## Selected text
American-born Israeli artist

Addam Yekutieli a.k.a. Know Hope (אדם יקותיאלי; born 1986) is an American-born Israeli artist who creates social practice projects, immersive installations and public artworks. He gained international recognition for his work under the pseudonym Know Hope.

In 2025, Yekutieli was the subject of the documentary film Know Hope, directed by Omer Shamir and produced by Shlomi Elkabetz, which won the Best Film award at the DocAviv International Film Festival, an Oscar-qualifying film festival.

== Biography ==
Yekutieli grew up in a mixed heritage home, with roots in Japan, USA, and Israel. In his teens, he found inspiration in punk subculture and skateboarding. This heavily influenced the aesthetics in his early work. In his late teens he began creating art in streets of Tel Aviv. Although his art was categorized as street art, Yekutieli did not use traditional aerosol spray paint, but rather acrylic paint, markers, paper and cardboard. Many of his early works were of the ephemeral nature, not intended to remain on the street permanently, using materials such as wheatpaste and found objects.

## Assignment A
List every material the text on Addam Yekutieli says he used in his art on the streets.
## Assignment B
According to the text on Addam Yekutieli, what award did the 2025 documentary film Know Hope win?
Use only the text on Addam Yekutieli, not outside knowledge.

## Recorded data
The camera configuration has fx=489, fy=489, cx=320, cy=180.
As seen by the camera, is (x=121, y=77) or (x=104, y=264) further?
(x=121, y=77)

## Exercise solution A
Acrylic paint, markers, paper, cardboard, wheatpaste, and found objects.

## Exercise solution B
It won the Best Film award at the DocAviv International Film Festival.